The simple answer is as a teacher, you are not teaching just the content, you are teaching the child, and yes, I think high school students are children, who often need to be helped to grow into useful, productive adults. We don’t immediately lower standards for doctors when there is a shortage. The same holds true for classroom teachers. Every piece of research indicates the long-term success of students is dependent on a well-qualified teacher in each classroom. While it may be a quick fix for the teacher shortage caused by the Republican majority, it will have long term consequences for Iowa’s future, its children.
Ramming an IPERS bill through is a much heavier lift, and so it may be couched in affirming the results of a pre-determined study.

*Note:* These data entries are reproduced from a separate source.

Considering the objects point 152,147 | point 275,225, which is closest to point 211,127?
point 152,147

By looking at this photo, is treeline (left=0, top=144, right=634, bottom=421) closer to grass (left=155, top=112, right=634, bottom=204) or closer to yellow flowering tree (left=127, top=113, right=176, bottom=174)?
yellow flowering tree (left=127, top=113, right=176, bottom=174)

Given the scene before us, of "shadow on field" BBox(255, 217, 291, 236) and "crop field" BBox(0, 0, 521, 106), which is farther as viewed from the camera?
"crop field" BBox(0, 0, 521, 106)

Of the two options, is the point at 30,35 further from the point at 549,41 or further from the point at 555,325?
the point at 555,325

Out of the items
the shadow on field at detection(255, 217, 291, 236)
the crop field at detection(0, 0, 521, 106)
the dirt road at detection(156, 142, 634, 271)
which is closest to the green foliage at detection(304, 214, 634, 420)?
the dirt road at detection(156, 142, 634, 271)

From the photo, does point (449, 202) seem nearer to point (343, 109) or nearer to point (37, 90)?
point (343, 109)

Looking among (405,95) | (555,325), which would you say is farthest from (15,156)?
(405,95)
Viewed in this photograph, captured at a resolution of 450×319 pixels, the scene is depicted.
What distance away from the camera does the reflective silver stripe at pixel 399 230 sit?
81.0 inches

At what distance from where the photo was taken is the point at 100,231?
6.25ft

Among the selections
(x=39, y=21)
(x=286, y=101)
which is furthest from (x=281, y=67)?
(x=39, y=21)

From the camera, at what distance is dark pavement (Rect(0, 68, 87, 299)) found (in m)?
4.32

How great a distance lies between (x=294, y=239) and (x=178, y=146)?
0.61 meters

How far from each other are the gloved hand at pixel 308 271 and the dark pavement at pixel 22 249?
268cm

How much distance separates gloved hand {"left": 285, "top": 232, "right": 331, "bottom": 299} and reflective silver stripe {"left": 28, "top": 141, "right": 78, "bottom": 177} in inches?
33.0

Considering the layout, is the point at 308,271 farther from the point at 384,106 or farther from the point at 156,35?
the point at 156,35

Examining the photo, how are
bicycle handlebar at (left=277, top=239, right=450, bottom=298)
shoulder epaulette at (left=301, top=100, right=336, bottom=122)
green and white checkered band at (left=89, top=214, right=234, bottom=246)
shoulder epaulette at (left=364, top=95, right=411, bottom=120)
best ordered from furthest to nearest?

The ground work will be laid this session. Why is IPERS different? Most rank and file legislators don’t understand the nuances of IPERS. They parrot what they are told. The perceived need for change is rooted in jealousy. For the majority party, public employees enjoy a better retirement than their private sector counterparts because it is guaranteed and not subject to the whims of the market. While not completely true, it provides the spin easy enough to understand and sell.
Let’s not be mired in the past, but let’s learn from it and prepare. Let’s be proactive and call Republicans out for their lack of transparency and bipartisanship. It’s no longer enough for them to assure us they really, really, love public schools. It’s time they vote that way.
Bruce Lear lives in Sioux City and recently retired after 38 years of being connected to public schools. He was a teacher for 11 years, and a regional director for 27 years for the Iowa State Education Association. He can be reached by e-mail at BruceLear2419 AT gmail.com.